> [Aufgaben]:
[1] Entscheiden Sie für jede Aussage, ob sie mit dem Textauszug übereinstimmt, und belegen Sie Ja oder Nein mit einem wörtlichen Zitat der ausschlaggebenden Stelle. (a) Shaws Buch behandelt die Papstgeschichte des 20. Jahrhunderts von Pius X. bis Johannes Paul II. (b) Die drei Bücher bieten einfache Lösungen und Prognosen an. (c) In den Nationen, welche die Sowjets besiegt haben, ist der Marxismus verschwunden.
[2] Was bezeichnet der Textauszug als die große Ausnahme?

> [Textauszug]:
::::

Aber vor kurzem sind drei Bücher erschienen, die – wenn auch nur, um uns von unserer Besessenheit von Viren, Rasse, Unruhen, umstürzenden Statuen und Politik abzulenken – einige Aufmerksamkeit verdienen: Russell Shaws „Eight Popes and the Crisis of Modernity“, Edward Pentins „The Next Pope. The Leading Cardinal Candidates“ und George Weigels „Der nächste Papst. Das Amt des Petrus und eine missionarische Kirche“. Die große Tugend aller drei Bücher besteht darin, nicht einfache Lösungen oder Prognosen anzubieten. Sie versuchen vielmehr, die gegenwärtige Situation und die Rolle zu verstehen, welche die Kirche in einer Welt zu spielen hat, die, noch mehr als sonst, verrückt geworden ist.

 

In einer prägnanten, aber reichhaltigen Abhandlung lässt Shaw gewissermaßen die gesamte Papstgeschichte des 20. Jahrhunderts von Pius X. bis Johannes Paul II. Revue passieren. Die „Krise der Moderne“ im Buchtitel setzt sich bis in die Postmoderne fort: „In der für diese Ära des Blutvergießens und des Aufruhrs typischen Weise verlief die Moderne nicht ruhig, aber sie ist zweifellos vergangen. Jetzt leben wir in einer Zeit des Übergangs, die als ‚Postmoderne‘ bezeichnet wird – ein unscheinbares Wort, das eine Lücke füllt, bis ein Begriff auftaucht, der den besonderen Charakter dieses neuen Zeitalters einfängt, was immer das auch sein mag.“

 

Acht Päpste – und man könnte die frühere thomistische Wiederbelebung und Einführung der modernen katholischen Soziallehre unter Leo XIII. ergänzen – probierten verschiedene Wege aus, um mit der Krise umzugehen, ja, mit mehreren Krisen, nicht nur in der Welt, sondern auch in der Kirche. Die Ergebnisse waren, gelinde gesagt, gemischt. Selbst Päpste mit einem klaren Verständnis für die Situation sowie dem Mut und dem Willen, sie anzugehen, waren nicht in der Lage, den Lauf der Dinge wesentlich zu ändern: Die Rolle Johannes Paul II. beim Sturz des Kommunismus war die große Ausnahme. Aber der Marxismus ist nicht verschwunden, auch nicht in jenen Nationen, welche die Sowjets besiegt haben, was die tieferen Kämpfe über die Natur der Welt und des menschlichen Lebens widerspiegelt, die noch zu führen sind.

::::

> [Extrahierte Datensätze]:
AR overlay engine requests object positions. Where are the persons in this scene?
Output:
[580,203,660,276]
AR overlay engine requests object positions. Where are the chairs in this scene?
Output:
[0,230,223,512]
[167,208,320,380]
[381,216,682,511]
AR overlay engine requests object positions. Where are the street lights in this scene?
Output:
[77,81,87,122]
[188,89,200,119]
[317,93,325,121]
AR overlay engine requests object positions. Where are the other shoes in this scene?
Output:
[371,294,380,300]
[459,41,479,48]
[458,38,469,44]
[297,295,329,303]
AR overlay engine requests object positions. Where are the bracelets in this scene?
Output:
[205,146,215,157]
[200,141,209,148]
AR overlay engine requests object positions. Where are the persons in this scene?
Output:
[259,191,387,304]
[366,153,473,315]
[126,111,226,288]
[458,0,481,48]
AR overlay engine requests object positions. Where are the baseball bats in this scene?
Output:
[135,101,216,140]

::::

> [Lösungen]:
[1]
(a) Ja: „lässt Shaw gewissermaßen die gesamte Papstgeschichte des 20. Jahrhunderts von Pius X. bis Johannes Paul II. Revue passieren“
(b) Nein: „Die große Tugend aller drei Bücher besteht darin, nicht einfache Lösungen oder Prognosen anzubieten.“
(c) Nein: „Aber der Marxismus ist nicht verschwunden, auch nicht in jenen Nationen, welche die Sowjets besiegt haben“

[2] Die Rolle Johannes Paul II. beim Sturz des Kommunismus.